Por consiguiente la fotografía no se usa en sí misma, sino como un vehículo para exponer asuntos de estética, de percepción o epistemológicas, así como también en sus valores formales, espaciales o compositivos han sido sustituidos por campos mas amplios y profundos de investigación y exploración.



En la figura de Laurie Simmons, reconoce Solomon-Godeau al artista que ha trabajado exclusivamente con la fotografía, la ha asimilado y expresado en sus imágenes, como una articulación de sus intenciones y estrategias revelándose como obras contemporáneas. Ella se sintió atraída e influenciada por la obra del fotógrafo conceptual Baldessari convenciéndola de que la fotografía podía servir para sus objetivos artísticos, entonces Simmons se convirtió en experta en la técnica de realizar imágenes y hacer copias para ella.
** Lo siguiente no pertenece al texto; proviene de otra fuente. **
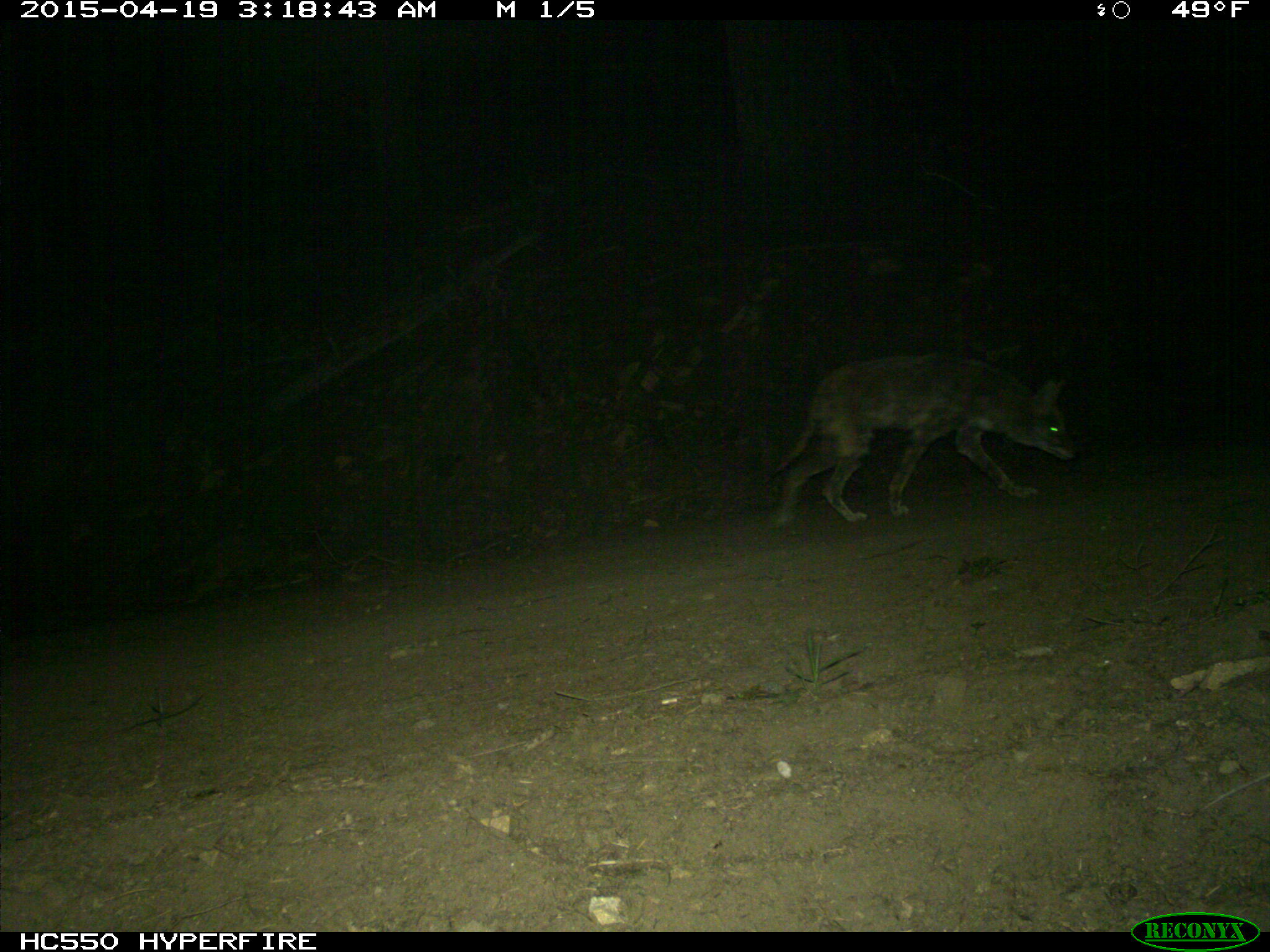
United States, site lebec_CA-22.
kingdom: Animalia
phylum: Chordata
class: Mammalia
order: Carnivora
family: Canidae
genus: Canis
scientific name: Canis latrans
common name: coyote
Canis latrans (coyote).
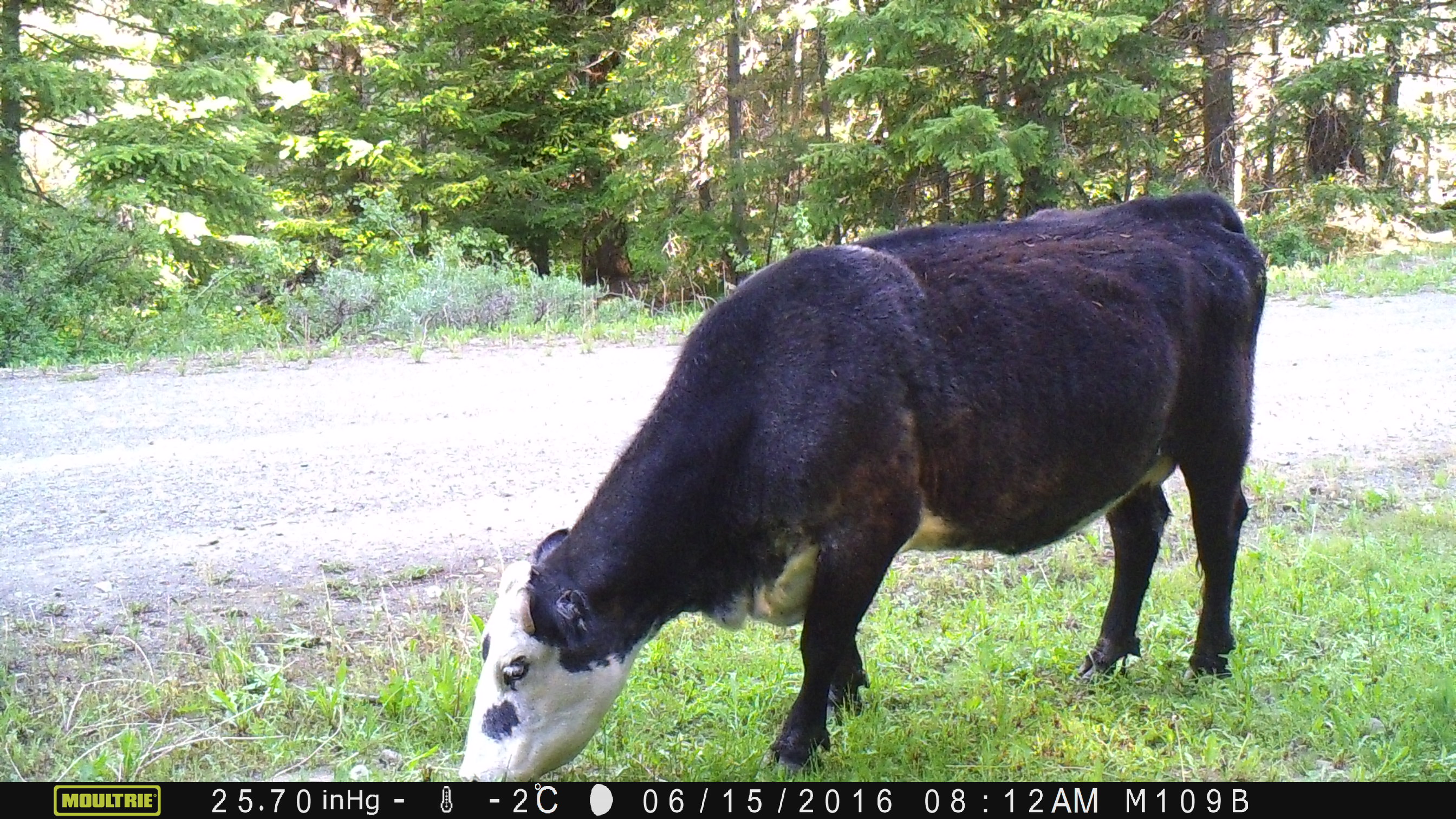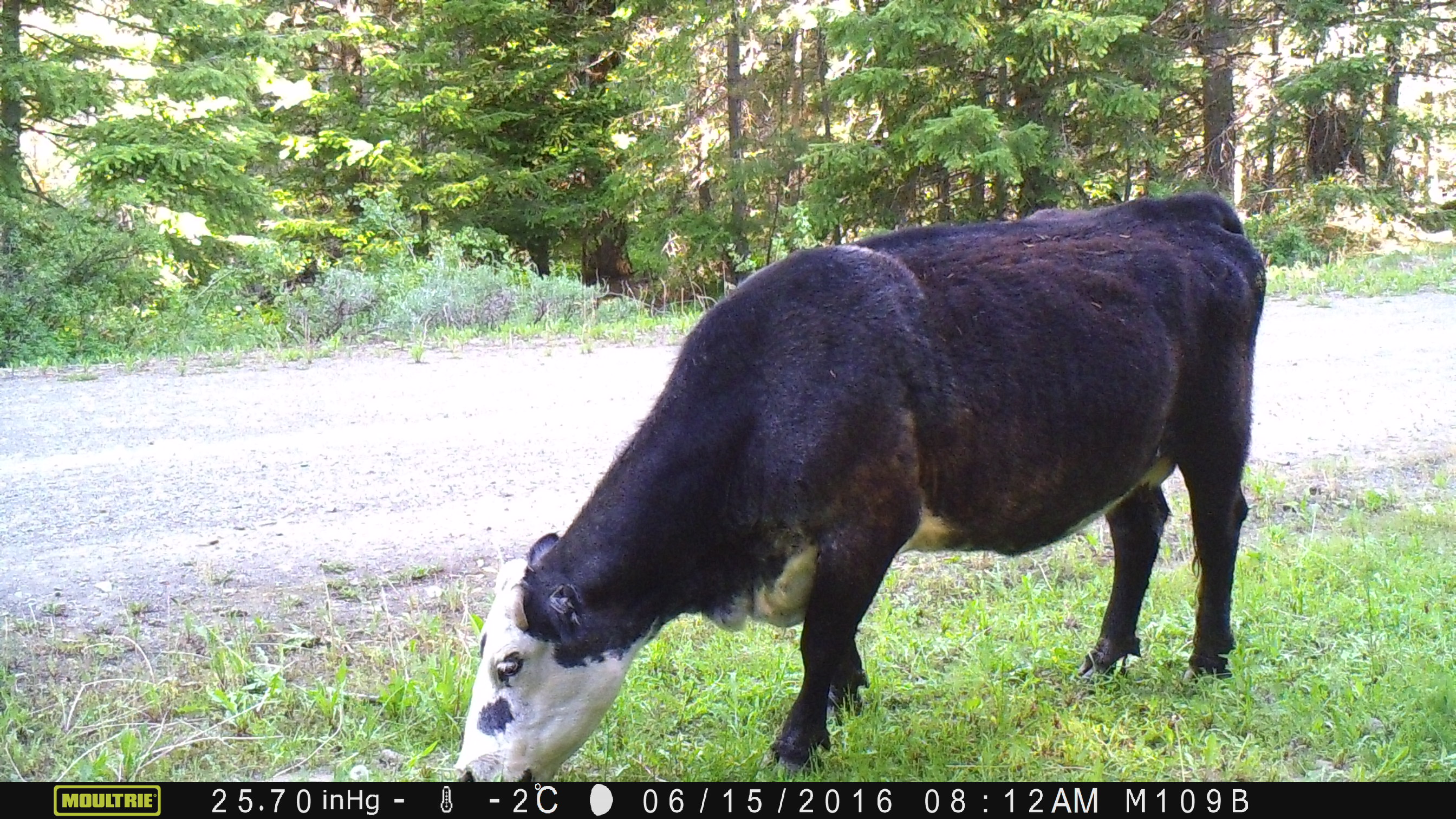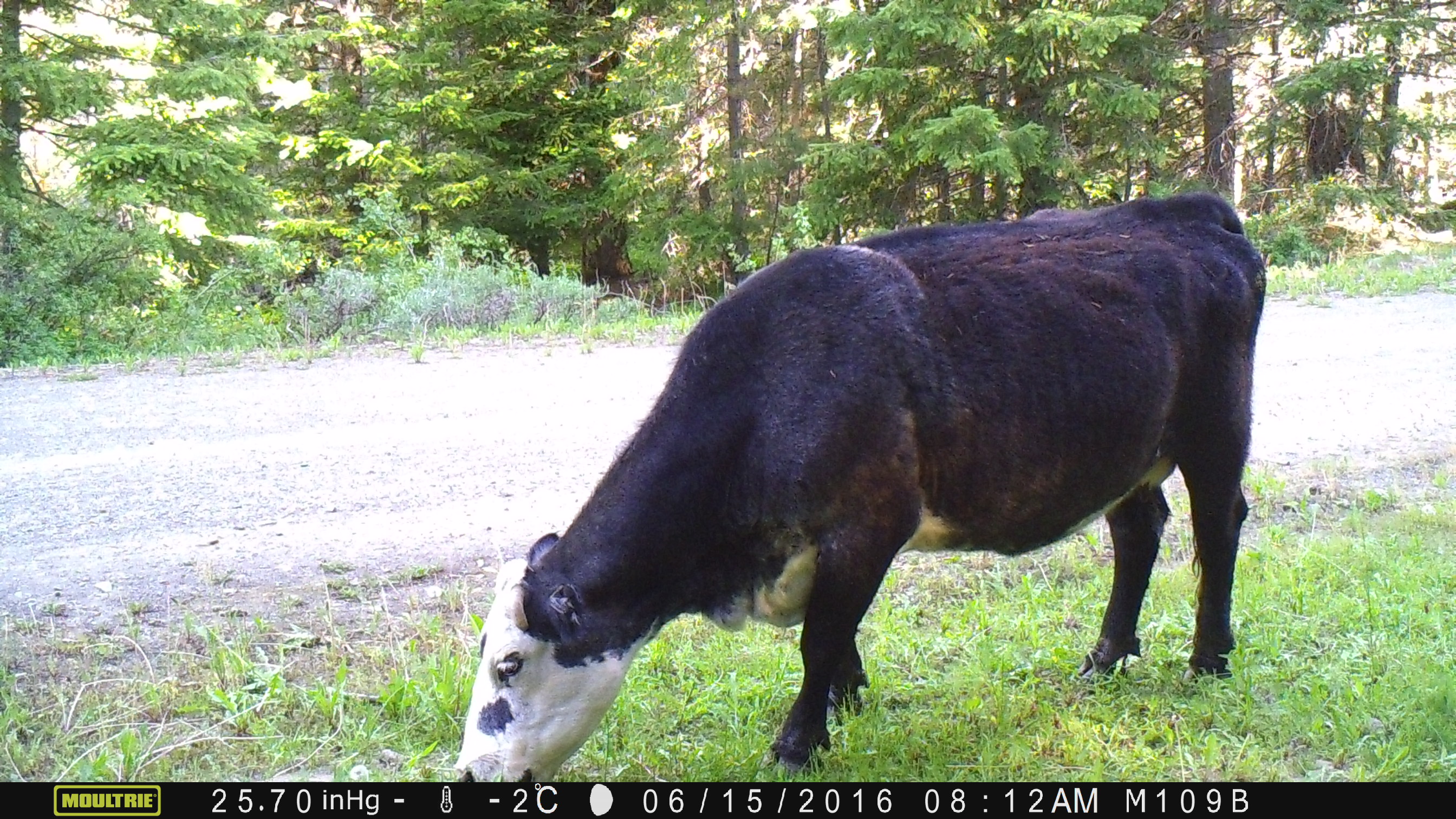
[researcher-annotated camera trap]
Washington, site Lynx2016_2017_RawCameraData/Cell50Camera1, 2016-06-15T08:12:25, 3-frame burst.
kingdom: Animalia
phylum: Chordata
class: Mammalia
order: Artiodactyla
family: Bovidae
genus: Bos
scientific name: Bos taurus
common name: domestic cattle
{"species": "domestic cattle (Bos taurus)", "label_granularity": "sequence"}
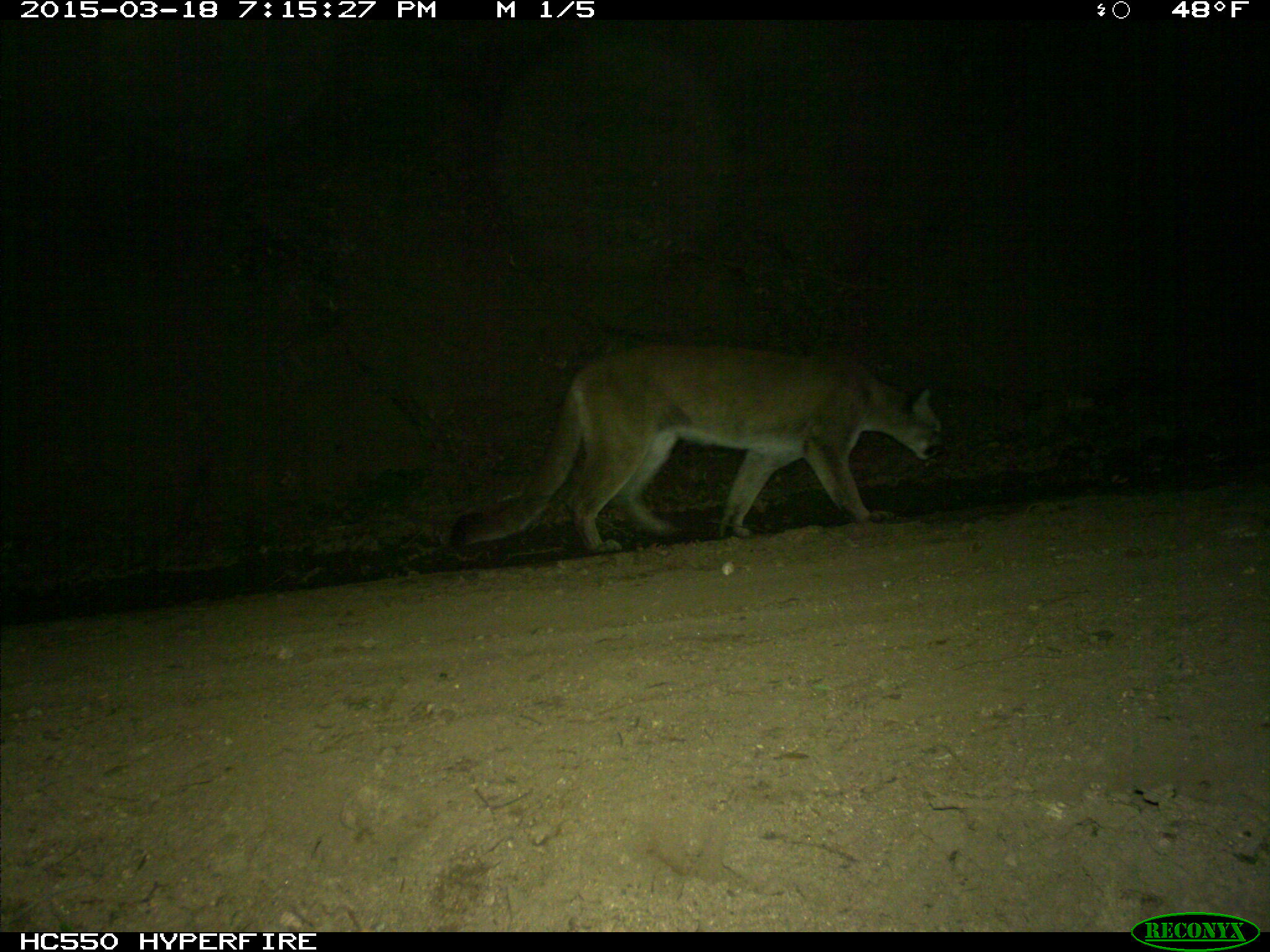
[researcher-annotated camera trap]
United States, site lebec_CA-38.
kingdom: Animalia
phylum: Chordata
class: Mammalia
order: Carnivora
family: Felidae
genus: Puma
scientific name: Puma concolor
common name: mountain lion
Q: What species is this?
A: Puma concolor (mountain lion).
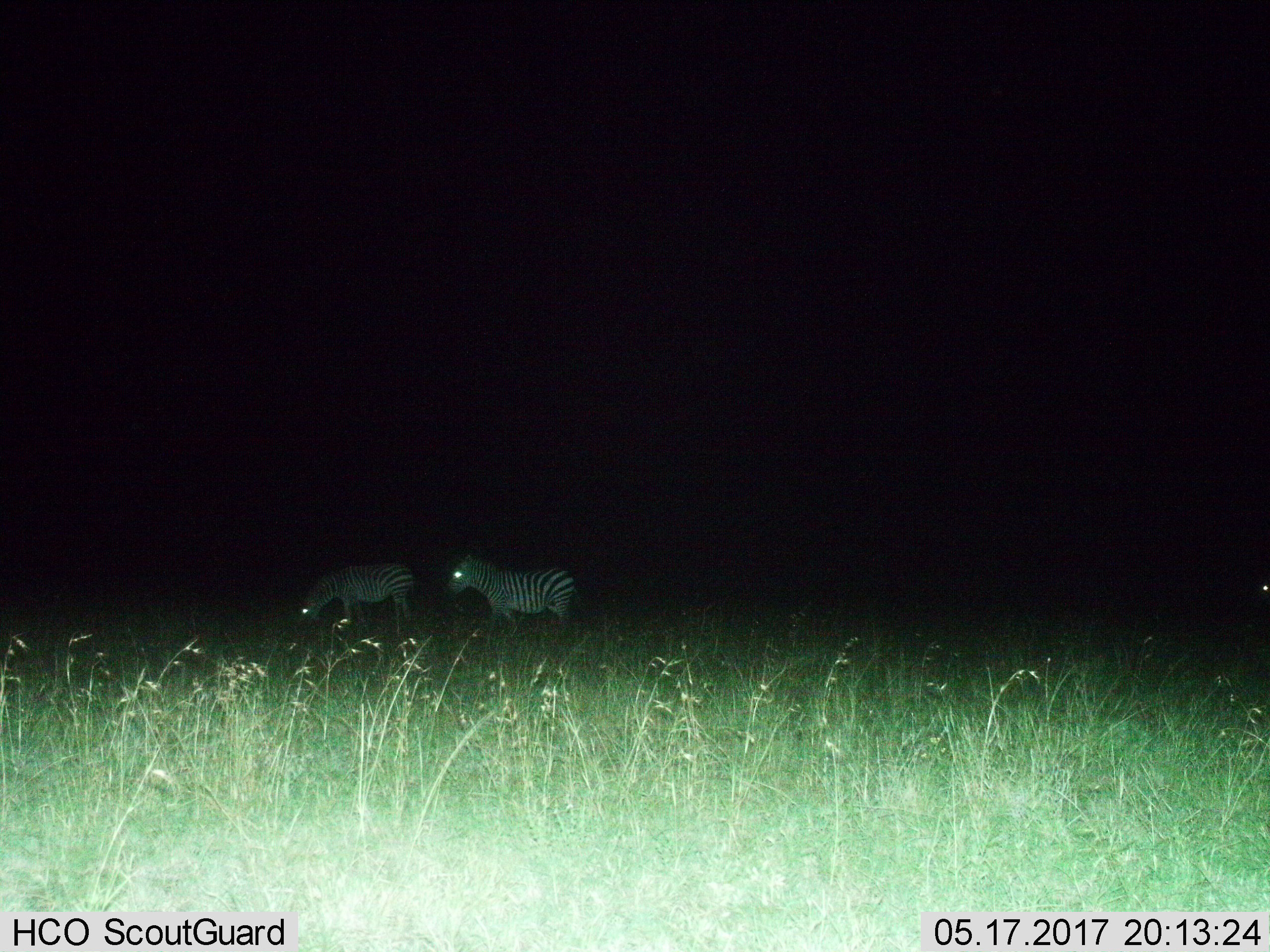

Sus obras tienen que ver con las representaciones convencionales, en cuanto a que la fotografía es entendida como recipiente y no como una superficie que contiene aura tal y como sucede en las pinturas. En sus imágenes en blanco y negro fotografía objetos de uso común, imágenes de revistas e interiores de casitas de muñecas donde su tema era en alusión a convenciones de presentación y montaje en publicidad, a la decoración de interiores y su representación en el montaje en publicidad y la miniaturización dada por la casa de muñecas, que fue lo que le dio la capacidad de evocar el sueño, el mito y la memoria, como arquetipo en resonancia cultural, sumada a la fascinación de la miniatura, empezó a utilizar el color, colocando pequeñas muñecas en la casita normalmente en la cocina rodeadas de sus implementos, es así que Simmons pasa de las convenciones de la presentación a las convenciones de la representación, haciendo de las casitas la representación de la mujer en su condición de ama de casa en con cualidad evocadora e inquietante, que al ser registrados por la fotografía de por si un medio de miniaturización, estas fotografías se encuentran doblemente distanciadas de forma crucial como un artefacto cultural creador de sustitutos, reflejando la necesidad de inventar estrategias de distanciamiento. El impulso que subyace a estas imágenes se refiere a las ironías de la escala fotográfica.
Simmons en sus primeras obras mostró figuras desnudas fotografiadas bajo el agua, con la cabeza cubierta de burbujas, logrando la idea de distorcionar y distanciar, una convención conocida como la figura desnuda, creando confusión espacial así como la contemplación correcta de la imagen oponiéndolas, creando una cualidad inquietante e irreal de las imágenes sugiriendo rendición y muerte, como en un sueño sensual.
Así el motivo por el que la obra de Simmons se articula en agrupaciones temáticas es porque la artista está recapitulando los discursos de la cultura popular, lo que Roland Barthes denominó como: mitologías. Es así que en la obra que crea Simmons se ejemplifica parte de la noción de que cualquier imagen y cualquier acto de captar imágenes ya han sido vistas con anterioridad pero su significado nunca se encontrará en la propia imágen sino en el contexto de lo que representa, es decir no es una lectura a priori sino que el expectador tendrá que darle lectura y significado dentro de su entorno vivencial saturado e imágenes derivado de la publicidad, el cine o la televisión.